This transcript was generated automatically and may contain errors.

Thank you. So I'll be speaking about AI for Gaming. And what you see here is a software called Gatai playing a video game called Christmas 3. And this is from one of our training sessions. This was when we tried to do this brute force, something that didn't work. And we'll get back to why that didn't work shortly.

And a little bit of history. First, Gato is a web portal for game creators. And Gato, then when they approached me about this project became Gato AI, which turned into Gatai and then Gatai the AI. And Gato means cat in Spanish. And I live and work in Argentina. And because it means that that's why Gatai is a feline, as you can see here. And that sort of stuck with throughout the project.

Christmas 3 is a puzzle game that you can play online, you can look it up and you can play it directly in the browser. And the purpose of the game is to move any of these tiles, either vertically or horizontally, so that they line up in groups of two, three or four, no three, four or five. And then you get different scores based on that. So it's not a very complex game. And I'll just show here, these would be two valid moves to make on this board. And there are 10 different types of tiles. And the board is 10 by 6.

The state space problem

And that is sort of why the brute force approach will not work because you are looking at 10 to the 60th combinations here. And so we had to look for strategies on how to reduce this. This is what is called the state space. So the total number of possible configurations of the board. And that's an important concept in reinforcement learning, which is what we're going to be using to play this game.

Now, so to put this number in context, this is, you know, it's more than the number of atoms on Earth, less than the observable universe.
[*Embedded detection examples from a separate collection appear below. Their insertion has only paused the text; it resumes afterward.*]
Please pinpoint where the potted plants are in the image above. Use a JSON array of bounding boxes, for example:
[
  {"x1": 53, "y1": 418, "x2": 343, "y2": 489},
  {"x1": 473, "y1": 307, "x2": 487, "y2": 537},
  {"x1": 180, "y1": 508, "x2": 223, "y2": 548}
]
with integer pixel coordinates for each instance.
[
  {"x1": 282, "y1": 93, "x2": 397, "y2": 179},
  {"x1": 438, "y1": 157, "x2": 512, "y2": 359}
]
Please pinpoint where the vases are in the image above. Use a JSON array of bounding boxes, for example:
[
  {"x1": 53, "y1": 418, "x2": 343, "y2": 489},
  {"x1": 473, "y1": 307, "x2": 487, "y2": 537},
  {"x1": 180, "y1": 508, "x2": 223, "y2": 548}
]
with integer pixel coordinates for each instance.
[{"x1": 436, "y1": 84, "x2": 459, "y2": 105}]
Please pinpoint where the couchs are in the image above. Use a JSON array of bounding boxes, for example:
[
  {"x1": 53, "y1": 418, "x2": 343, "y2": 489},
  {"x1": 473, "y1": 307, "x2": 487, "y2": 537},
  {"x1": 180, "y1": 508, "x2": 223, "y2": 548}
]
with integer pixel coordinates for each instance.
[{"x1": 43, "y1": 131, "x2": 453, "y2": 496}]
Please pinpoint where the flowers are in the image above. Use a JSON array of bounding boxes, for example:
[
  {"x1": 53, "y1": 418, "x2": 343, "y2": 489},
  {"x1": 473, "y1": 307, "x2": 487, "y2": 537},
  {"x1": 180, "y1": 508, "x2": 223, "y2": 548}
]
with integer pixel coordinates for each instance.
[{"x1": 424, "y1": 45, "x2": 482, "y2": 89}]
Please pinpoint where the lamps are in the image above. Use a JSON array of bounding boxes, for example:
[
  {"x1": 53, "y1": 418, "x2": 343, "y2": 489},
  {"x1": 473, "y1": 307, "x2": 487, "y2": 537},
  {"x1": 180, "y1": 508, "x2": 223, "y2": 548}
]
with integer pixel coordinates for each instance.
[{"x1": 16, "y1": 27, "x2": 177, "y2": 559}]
And it's actually quite a bit bigger than chess that actually surprised me when I looked at this. We can talk about why after, but that actually surprised me. It's more complex than chess when you just look at the state spaces.

It's more complex than chess when you just look at the state spaces.

So what is a state space? It's a configuration of the board. In our case, when you use reinforcement learning, there's an algorithm called Q-learning that totally talks about state space, action space. There's a reward, which is essentially the score and the resulting state. So state space is what is on the board. Action space is what you can do with that. And the rewards is the score. And then the resulting state is what does the board look like when you are done, when you have made your move. And this goes into a formula and the algorithm can converge and then solve the game essentially.

Reducing the state space

So we had to reduce the state space. And we had three strategies for that. The first one was to play one type at a time. So I do stars first and then I do the red balls and then I do the little candy sticks or whatever it was. And then that will take this. I've just arbitrarily put A through G on the board here. It will reduce it to 2 to the 60th, which is still far too much for a brute force approach, but it is some magnitudes less. And this is actually quite convenient if you're going to program it, because this is a binary number that you can pass through functions and have fun with.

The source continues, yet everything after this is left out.